I’ve become familiar with the black and white imagery, the gritty visuals and raw emotions of what Born x Raised stands for. The authentic voice it carries and the way the brand has solidified its presence as a movement, rather than just a clothing label. What I wasn’t familiar with was the force behind it. I didn’t really know why it was so hyped and why so many in our industry co-signed what Spanto and 2tone built in such a short time span.
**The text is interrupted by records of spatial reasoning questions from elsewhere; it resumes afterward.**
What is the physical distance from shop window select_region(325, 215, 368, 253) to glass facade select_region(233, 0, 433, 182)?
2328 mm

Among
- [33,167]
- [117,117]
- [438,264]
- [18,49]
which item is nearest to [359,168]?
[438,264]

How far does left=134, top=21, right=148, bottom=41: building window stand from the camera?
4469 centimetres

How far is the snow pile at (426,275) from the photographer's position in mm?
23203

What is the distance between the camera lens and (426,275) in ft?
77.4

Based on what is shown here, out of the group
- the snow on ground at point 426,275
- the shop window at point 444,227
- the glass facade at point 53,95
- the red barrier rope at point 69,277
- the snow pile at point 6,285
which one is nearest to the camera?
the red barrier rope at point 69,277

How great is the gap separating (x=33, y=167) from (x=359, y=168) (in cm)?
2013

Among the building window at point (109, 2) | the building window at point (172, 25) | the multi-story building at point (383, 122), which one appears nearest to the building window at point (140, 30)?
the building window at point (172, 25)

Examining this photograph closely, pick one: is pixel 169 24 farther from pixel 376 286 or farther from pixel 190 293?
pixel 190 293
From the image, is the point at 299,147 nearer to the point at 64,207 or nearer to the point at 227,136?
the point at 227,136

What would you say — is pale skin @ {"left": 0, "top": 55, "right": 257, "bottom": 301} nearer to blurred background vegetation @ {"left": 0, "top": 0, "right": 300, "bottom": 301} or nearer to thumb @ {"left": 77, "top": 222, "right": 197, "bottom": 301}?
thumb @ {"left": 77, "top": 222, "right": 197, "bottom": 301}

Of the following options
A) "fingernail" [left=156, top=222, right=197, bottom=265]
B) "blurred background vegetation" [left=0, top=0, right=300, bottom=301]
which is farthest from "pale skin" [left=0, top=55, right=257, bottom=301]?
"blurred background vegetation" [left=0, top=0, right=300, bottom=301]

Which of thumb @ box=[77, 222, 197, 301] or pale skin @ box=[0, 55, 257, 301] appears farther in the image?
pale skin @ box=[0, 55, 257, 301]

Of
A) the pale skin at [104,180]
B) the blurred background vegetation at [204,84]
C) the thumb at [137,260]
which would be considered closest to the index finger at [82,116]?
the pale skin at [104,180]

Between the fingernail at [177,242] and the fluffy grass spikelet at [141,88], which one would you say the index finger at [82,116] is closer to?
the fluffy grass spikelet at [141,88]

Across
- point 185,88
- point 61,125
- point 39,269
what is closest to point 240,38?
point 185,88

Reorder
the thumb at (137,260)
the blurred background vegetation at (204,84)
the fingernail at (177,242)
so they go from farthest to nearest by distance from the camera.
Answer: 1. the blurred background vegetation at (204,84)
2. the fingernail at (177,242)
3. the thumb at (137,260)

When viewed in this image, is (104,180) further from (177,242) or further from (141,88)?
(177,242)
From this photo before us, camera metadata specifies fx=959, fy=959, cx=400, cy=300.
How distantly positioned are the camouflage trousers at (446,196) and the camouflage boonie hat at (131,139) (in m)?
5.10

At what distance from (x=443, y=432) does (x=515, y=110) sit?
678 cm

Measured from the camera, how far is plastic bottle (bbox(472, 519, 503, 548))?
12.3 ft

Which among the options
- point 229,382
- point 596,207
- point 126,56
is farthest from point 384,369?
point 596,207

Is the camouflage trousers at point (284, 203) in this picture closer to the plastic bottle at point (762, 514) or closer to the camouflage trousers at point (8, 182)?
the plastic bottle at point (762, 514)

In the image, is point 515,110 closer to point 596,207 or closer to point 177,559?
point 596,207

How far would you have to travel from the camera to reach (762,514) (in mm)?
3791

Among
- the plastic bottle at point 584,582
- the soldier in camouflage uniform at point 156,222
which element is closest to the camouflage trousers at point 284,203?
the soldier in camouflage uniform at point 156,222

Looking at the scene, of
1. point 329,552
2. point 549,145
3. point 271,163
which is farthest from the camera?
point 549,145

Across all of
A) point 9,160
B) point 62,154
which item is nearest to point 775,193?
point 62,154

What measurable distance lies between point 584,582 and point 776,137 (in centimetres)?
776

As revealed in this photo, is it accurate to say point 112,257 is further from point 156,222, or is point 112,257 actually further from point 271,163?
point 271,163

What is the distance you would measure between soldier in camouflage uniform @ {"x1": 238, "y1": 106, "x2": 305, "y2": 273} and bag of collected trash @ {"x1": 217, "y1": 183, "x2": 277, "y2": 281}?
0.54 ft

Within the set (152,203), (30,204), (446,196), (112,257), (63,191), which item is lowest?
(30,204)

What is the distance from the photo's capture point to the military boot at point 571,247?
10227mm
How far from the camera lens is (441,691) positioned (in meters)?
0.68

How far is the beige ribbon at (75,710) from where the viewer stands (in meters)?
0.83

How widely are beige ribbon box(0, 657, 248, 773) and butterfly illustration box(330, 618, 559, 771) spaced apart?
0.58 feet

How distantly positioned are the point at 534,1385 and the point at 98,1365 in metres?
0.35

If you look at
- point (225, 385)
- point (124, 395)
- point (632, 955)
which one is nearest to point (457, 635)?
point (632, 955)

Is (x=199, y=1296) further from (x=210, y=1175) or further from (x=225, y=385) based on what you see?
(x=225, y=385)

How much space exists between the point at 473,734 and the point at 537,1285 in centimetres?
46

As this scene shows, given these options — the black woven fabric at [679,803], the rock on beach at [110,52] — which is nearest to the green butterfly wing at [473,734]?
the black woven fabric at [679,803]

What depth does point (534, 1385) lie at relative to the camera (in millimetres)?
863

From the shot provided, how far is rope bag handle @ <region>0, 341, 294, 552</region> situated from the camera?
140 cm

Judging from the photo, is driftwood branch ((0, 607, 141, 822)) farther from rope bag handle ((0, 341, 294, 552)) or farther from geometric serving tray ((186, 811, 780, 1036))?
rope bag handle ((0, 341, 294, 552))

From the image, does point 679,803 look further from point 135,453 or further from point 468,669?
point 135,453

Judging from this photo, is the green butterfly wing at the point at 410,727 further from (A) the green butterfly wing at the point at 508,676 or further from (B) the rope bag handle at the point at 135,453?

While I was anticipating a simple interview, my time with Spanto and 2tone developed into a lengthy conversation that became an exchange of thoughts and opinions more than anything else. Get to know a little bit about Born x Raised below.

Born x Raised’s Spanto and 2tone


2tone: He (Spanto) had the Gentrification is Genocide sticker and someone was like, “Yo, you gotta talk to Spanto!” I had a bunch of different people telling me, “You gotta meet Spanto!” and I was like, “Yeah, yeah, yeah.” And then I saw the sticker and was like, “Dude, that fuckin’ sticker is hard.” I was at a tradeshow and you know, street wear is like a huge yard sale of bullshit. There’s hundreds and hundreds of fuckin’ brands. Everyone’s got a stupid message. Everyone’s doing something really played out (I’m sorry, this is true) and then this one sticker – that’s the one thing were I was like, “Whoa, someone actually tried to say something.” I was really impressed. That was the point where I was like, okay.

So I sat down with him [Spanto] and I definitely didn’t set out to get involved in a clothing company...

Spanto: He didn’t wanna get involved.

2tone: I didn’t wanna get involved. I’ve been through it. I know how it works, so I kept saying to myself that I wasn’t going to get involved with the company, but I wanted to help, so I did this video, and the video, for me, was fucking amazing. It was a really good video for both of us. I would call him and be like, “Yo, you should do this, yada yada yada,” and then one day I just realized, I’m, organically, a part of this company.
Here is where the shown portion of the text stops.